Mittwoch der 19. Woche im Jahreskreis

Dtn 34,1-12; Ps 66,1-3a.5 u. 16.17 u. 20; Mt 18,15-20

Dtn 34
1 Mose stieg aus den Steppen von Moab hinauf auf den Nebo, den Gipfel des Pisga gegenüber Jericho, und der HERR zeigte ihm das ganze Land. Er zeigte ihm Gilead bis nach Dan hin,
2 ganz Naftali, das Gebiet von Efraim und Manasse, ganz Juda bis zum Mittelmeer,
3 den Negeb und die Jordangegend, den Talgraben von Jericho, der Palmenstadt, bis Zoar.
4 Der HERR sagte zu ihm: Das ist das Land, das ich Abraham, Isaak und Jakob versprochen habe mit dem Schwur: Deinen Nachkommen werde ich es geben. Ich habe es dich mit deinen Augen schauen lassen. Hinüberziehen wirst du nicht.
5 Danach starb Mose, der Knecht des HERRN, dort in Moab, wie es der HERR bestimmt hatte.
6 Man begrub ihn im Tal, in Moab, gegenüber Bet-Pegor. Bis heute kennt niemand sein Grab.
7 Mose war hundertzwanzig Jahre alt, als er starb. Sein Auge war noch nicht getrübt, seine Frische war noch nicht geschwunden.
8 Die Israeliten beweinten Mose dreißig Tage lang in den Steppen von Moab. Danach war die Zeit des Weinens und der Klage um Mose beendet.

_Aufgelistete Zeilen_.
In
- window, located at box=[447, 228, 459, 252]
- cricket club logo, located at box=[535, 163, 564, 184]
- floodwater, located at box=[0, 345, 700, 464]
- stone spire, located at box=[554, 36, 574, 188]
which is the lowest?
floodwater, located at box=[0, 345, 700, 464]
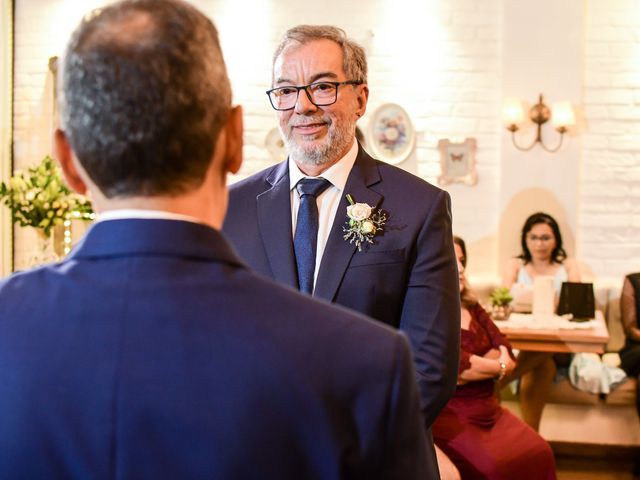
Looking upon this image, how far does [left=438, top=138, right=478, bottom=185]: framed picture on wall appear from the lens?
6723mm

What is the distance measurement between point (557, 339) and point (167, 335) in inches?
171

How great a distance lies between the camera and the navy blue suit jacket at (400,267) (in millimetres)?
1850

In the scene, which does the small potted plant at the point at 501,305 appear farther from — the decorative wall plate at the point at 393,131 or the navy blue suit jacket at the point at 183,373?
the navy blue suit jacket at the point at 183,373

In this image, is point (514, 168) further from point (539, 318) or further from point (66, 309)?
point (66, 309)

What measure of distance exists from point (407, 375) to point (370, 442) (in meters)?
0.07

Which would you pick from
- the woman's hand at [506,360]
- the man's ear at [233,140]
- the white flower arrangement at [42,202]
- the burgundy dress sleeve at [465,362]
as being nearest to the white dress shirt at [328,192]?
the man's ear at [233,140]

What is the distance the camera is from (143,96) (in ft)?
2.61

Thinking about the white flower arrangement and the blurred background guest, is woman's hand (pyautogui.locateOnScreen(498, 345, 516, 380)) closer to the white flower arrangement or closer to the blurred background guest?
the blurred background guest

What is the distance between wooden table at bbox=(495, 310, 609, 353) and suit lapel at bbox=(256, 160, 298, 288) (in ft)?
10.6

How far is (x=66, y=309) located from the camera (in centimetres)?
81

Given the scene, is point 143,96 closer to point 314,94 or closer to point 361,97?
point 314,94

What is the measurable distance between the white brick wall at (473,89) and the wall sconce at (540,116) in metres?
0.11

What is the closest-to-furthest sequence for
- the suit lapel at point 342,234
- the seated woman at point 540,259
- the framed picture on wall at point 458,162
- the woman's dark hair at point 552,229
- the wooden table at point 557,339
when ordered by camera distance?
1. the suit lapel at point 342,234
2. the wooden table at point 557,339
3. the seated woman at point 540,259
4. the woman's dark hair at point 552,229
5. the framed picture on wall at point 458,162

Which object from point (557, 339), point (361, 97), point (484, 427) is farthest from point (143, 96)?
point (557, 339)
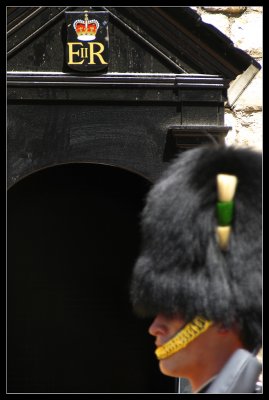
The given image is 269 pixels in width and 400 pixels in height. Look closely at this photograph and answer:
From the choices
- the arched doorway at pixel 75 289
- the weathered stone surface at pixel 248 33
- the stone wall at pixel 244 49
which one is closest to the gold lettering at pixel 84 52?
the stone wall at pixel 244 49

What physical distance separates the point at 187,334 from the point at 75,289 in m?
3.94

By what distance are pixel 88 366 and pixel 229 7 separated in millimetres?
2954

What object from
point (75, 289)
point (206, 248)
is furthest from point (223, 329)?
point (75, 289)

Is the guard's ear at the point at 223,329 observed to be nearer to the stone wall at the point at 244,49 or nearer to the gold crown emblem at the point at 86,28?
the stone wall at the point at 244,49

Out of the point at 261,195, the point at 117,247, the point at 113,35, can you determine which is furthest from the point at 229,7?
the point at 261,195

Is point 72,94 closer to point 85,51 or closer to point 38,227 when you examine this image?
point 85,51

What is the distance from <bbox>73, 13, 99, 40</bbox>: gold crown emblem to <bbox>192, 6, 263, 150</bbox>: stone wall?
69cm

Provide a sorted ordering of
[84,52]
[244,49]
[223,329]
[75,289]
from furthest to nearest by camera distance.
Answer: [75,289]
[244,49]
[84,52]
[223,329]

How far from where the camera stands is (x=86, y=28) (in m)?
6.08

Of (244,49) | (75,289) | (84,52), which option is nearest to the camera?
(84,52)

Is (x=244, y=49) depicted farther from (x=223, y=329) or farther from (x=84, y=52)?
(x=223, y=329)

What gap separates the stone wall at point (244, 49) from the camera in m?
6.28

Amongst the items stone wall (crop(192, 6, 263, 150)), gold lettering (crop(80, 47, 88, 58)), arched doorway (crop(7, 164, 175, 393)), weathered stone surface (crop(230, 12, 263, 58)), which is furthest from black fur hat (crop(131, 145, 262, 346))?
arched doorway (crop(7, 164, 175, 393))
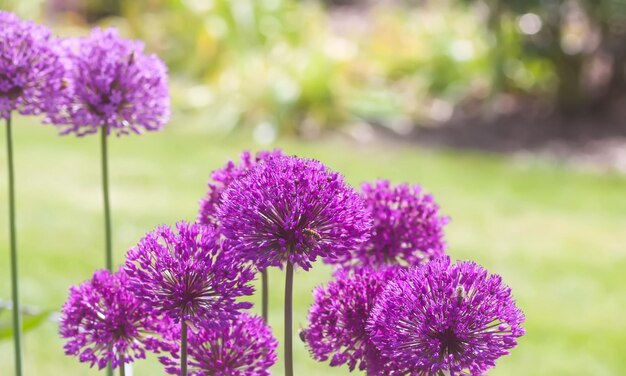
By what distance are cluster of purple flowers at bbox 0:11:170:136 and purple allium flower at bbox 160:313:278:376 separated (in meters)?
0.50

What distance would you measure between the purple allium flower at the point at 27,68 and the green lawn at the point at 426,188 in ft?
8.12

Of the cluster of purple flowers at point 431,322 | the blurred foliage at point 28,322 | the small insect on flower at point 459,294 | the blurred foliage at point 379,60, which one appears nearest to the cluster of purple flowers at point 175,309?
the cluster of purple flowers at point 431,322

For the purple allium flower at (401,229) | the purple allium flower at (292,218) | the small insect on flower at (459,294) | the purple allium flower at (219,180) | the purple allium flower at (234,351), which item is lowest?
the purple allium flower at (234,351)

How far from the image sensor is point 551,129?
28.9 feet

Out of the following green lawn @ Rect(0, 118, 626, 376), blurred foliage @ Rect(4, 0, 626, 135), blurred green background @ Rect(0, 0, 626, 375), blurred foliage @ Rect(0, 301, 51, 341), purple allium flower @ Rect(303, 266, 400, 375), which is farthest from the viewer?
blurred foliage @ Rect(4, 0, 626, 135)

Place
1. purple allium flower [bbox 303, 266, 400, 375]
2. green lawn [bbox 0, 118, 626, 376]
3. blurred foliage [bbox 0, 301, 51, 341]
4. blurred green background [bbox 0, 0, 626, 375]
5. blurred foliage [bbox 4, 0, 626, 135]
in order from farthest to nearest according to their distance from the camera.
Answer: blurred foliage [bbox 4, 0, 626, 135], blurred green background [bbox 0, 0, 626, 375], green lawn [bbox 0, 118, 626, 376], blurred foliage [bbox 0, 301, 51, 341], purple allium flower [bbox 303, 266, 400, 375]

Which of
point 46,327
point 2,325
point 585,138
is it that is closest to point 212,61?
point 585,138

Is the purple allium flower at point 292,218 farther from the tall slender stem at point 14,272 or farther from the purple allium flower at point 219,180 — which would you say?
the tall slender stem at point 14,272

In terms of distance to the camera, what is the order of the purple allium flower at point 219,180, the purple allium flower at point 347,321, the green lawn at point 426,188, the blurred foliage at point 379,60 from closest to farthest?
1. the purple allium flower at point 347,321
2. the purple allium flower at point 219,180
3. the green lawn at point 426,188
4. the blurred foliage at point 379,60

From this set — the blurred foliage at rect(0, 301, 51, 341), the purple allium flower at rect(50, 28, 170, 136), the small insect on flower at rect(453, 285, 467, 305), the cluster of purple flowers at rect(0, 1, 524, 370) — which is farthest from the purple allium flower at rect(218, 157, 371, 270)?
the blurred foliage at rect(0, 301, 51, 341)

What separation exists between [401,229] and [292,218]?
401 mm

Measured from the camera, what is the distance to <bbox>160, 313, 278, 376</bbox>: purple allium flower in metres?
1.34

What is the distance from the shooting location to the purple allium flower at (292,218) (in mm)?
1208

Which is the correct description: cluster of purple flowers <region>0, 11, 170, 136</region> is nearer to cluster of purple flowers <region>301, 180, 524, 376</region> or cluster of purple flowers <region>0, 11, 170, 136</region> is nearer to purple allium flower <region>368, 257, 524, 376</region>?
cluster of purple flowers <region>301, 180, 524, 376</region>
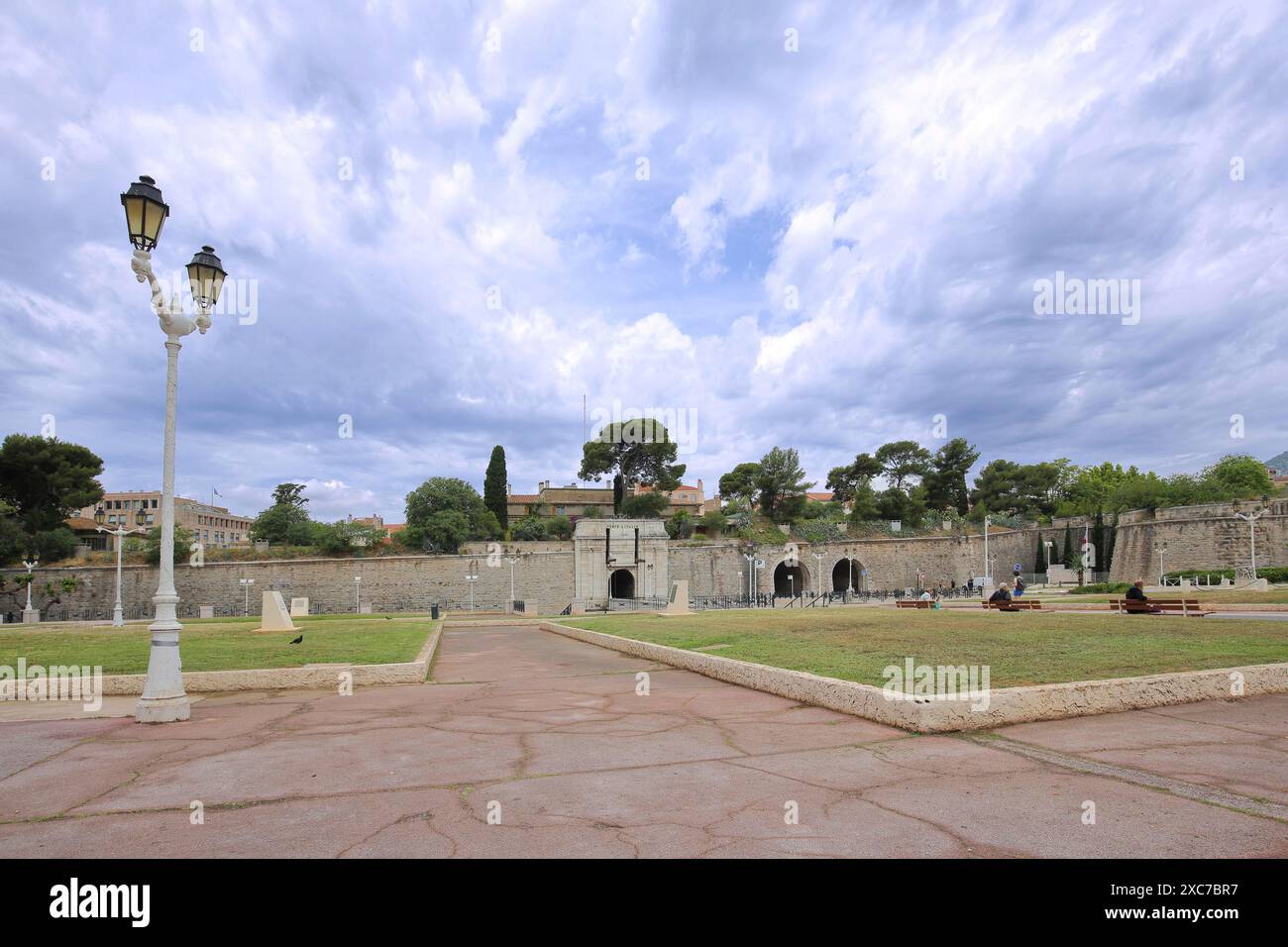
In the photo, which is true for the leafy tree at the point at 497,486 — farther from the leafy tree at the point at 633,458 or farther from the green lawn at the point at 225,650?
the green lawn at the point at 225,650

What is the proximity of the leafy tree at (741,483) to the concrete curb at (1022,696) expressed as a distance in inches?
2647

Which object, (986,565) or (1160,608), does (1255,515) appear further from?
(1160,608)

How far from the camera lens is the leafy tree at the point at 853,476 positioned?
3162 inches

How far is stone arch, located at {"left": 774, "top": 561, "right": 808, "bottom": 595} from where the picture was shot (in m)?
64.0

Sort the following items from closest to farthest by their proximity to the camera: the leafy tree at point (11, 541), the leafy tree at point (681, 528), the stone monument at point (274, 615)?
the stone monument at point (274, 615), the leafy tree at point (11, 541), the leafy tree at point (681, 528)

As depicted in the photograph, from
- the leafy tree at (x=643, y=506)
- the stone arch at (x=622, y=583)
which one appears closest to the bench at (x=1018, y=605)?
the stone arch at (x=622, y=583)

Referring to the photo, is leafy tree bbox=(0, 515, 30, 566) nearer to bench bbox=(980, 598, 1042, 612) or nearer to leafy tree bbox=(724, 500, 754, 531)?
leafy tree bbox=(724, 500, 754, 531)

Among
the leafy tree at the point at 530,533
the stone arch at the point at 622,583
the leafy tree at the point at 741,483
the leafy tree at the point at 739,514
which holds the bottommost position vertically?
the stone arch at the point at 622,583

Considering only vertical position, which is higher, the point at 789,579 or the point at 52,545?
the point at 52,545

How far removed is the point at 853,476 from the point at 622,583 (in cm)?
3257

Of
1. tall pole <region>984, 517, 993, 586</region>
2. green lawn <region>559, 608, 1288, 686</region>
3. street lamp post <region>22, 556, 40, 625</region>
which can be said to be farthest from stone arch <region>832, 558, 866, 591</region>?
street lamp post <region>22, 556, 40, 625</region>

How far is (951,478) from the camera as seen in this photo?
250 ft

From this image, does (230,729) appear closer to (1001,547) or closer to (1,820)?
(1,820)

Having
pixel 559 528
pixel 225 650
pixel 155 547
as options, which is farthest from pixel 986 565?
pixel 155 547
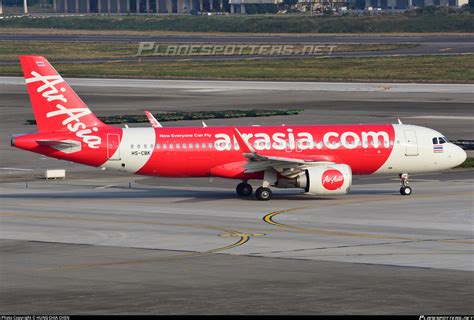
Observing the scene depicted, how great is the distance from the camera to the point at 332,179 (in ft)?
187

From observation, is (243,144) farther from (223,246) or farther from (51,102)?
(223,246)

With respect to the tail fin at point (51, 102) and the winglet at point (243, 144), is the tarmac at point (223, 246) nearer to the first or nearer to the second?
the winglet at point (243, 144)

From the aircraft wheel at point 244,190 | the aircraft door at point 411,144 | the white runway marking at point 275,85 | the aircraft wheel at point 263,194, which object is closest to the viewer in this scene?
the aircraft wheel at point 263,194

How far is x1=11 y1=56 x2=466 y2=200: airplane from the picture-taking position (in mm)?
57969

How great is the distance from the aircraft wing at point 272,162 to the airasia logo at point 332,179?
1.29 meters

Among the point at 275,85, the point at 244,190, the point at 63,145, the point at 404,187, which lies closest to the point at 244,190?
the point at 244,190

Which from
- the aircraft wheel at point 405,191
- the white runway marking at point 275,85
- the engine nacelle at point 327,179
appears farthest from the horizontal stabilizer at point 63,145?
the white runway marking at point 275,85

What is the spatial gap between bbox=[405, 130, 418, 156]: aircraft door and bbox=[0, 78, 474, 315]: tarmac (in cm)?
251

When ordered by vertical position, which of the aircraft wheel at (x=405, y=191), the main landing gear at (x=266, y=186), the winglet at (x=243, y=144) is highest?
the winglet at (x=243, y=144)

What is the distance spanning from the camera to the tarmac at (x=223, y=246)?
3259 centimetres

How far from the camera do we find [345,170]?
57219 mm

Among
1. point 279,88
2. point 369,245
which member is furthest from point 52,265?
point 279,88

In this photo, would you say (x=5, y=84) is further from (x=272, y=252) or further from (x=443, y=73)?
(x=272, y=252)

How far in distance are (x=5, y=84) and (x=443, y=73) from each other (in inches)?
2305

_Zu bearbeitende Aufgaben_.
a) Nennen Sie alle Personen, denen der HERR laut dem Text über Moses Tod das Land mit einem Schwur versprochen hat.
b) Geben Sie den Abschnitt des Textes über Moses Tod, beginnend mit "Mittwoch der 19." und weiter bis "wirst du nicht.", erneut wieder und tauschen Sie dabei "Jericho" gegen "Betlehem" aus.
Die Zeilen werden zur Bearbeitung nicht benötigt.

_Lösungen je Aufgabe_.
a) Abraham, Isaak, Jakob

b)
Mittwoch der 19. Woche im Jahreskreis

Dtn 34,1-12; Ps 66,1-3a.5 u. 16.17 u. 20; Mt 18,15-20

Dtn 34
1 Mose stieg aus den Steppen von Moab hinauf auf den Nebo, den Gipfel des Pisga gegenüber Betlehem, und der HERR zeigte ihm das ganze Land. Er zeigte ihm Gilead bis nach Dan hin,
2 ganz Naftali, das Gebiet von Efraim und Manasse, ganz Juda bis zum Mittelmeer,
3 den Negeb und die Jordangegend, den Talgraben von Betlehem, der Palmenstadt, bis Zoar.
4 Der HERR sagte zu ihm: Das ist das Land, das ich Abraham, Isaak und Jakob versprochen habe mit dem Schwur: Deinen Nachkommen werde ich es geben. Ich habe es dich mit deinen Augen schauen lassen. Hinüberziehen wirst du nicht.